Starting point is 00:39:49 just like our data center. Our data center is not as big as this, but it's multiple racks basically. And today the network is not simple and slow anymore, but actually the network is I guess is quite smart and it's quite fast today and if you want to use the like a multi node setup for a database system and basically do data processing on more than a single node, then in a way you need to do the same thing that you would do in order to use multiple cores, etc.
Starting point is 00:40:32 You need to somehow distribute the work. But on a distributed setup, what you're typically doing is you're splitting up the database into different parts. And then you want to execute your queries either with intra or inter-query parallelism or intra-query parallelism across these multiple servers in parallel. Who remembers which was which?
Starting point is 00:41:01 So intra-query parallelism means intra-inside. So we have a single query and we're splitting it up into multiple nodes. Inter-query parallelism means we have multiple individual queries and we're sending them to individual nodes. So if we have an OLTP type of workload, that would mean ideally we can run these individual queries locally on a single node. So we somehow have to be smart about partitioning the data in a way that each individual server can answer them separately.
Starting point is 00:41:42 Then things can be really parallel and we can get a nice speed up, at least most of them. We won't be able to guarantee this for everything if transactions use multiple data items at a time. If we're talking about large scale data analysis, this means we have, like we wanna run a huge query on multiple servers, this means we want to run a huge query on multiple servers. This means we somehow have to break up the query in different parts and be able to do the data processing separately. There's different ways
Starting point is 00:42:18 we can do this. There's shared nothing, which means, and this is what we often see in clusters set up like ours. So we have separate servers, basically. Each of them have a CPU, have RAM, and have storage. And then there's a network connecting them. And it's shared nothing because they don't share any resources and they only communicate over the network. Different from this, and this is what you would see in the cloud for example. In the cloud you have a setup like this, which is a shared disk setup.
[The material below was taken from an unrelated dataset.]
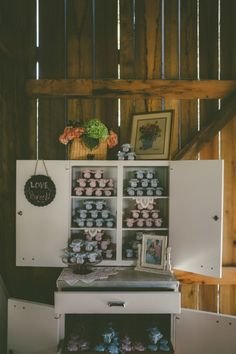 Jelly favors displayed in old hoosier cabinet | Barn Weddings KY | The Barn at Cedar Grove | Outdoor Weddings Receptions KY | Farm Wedding KY | Country Wedding Kentucky | Rustic Chic Wedding Reception Venue KY | Barn Event Space Kentucky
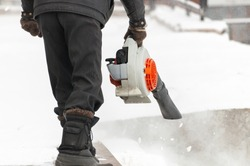 Man cleans pavement from snow with blower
Starting point is 00:42:58 So you have multiple servers, each of them have CPU and have RAM. Technically they also have storage, but you're using one big storage somewhere in the background that contains all your data, that has kind of one uniform large address space again. Again, this will not be one single disk. It will be multiple servers, but it's separated. The compute is separated from the storage.
Starting point is 00:43:26 So this means we have multiple servers, each with private CPUs and memory, also with private storage somewhere, but we have one large shared storage system. So if you think about AWS, your S3 would be this large separate storage, right? And your individual EC2 instances would be the compute nodes that you do your data processing on. And there's, I mean, from the get-go, because databases have always been large, data tends to grow
Starting point is 00:44:07 quite quickly, or data sets. So this means already in the 80s, people built parallel database systems, all of them, of course, on-premise. So back then, nobody would think about the cloud or doing this kind of processing over large-scale networks, because the networks were just way too slow. But on a smaller scale, networks could already be reasonably fast. So there were a couple of systems like Volcano, Gamma, Non-Stop SQL or Tandem and Teradata.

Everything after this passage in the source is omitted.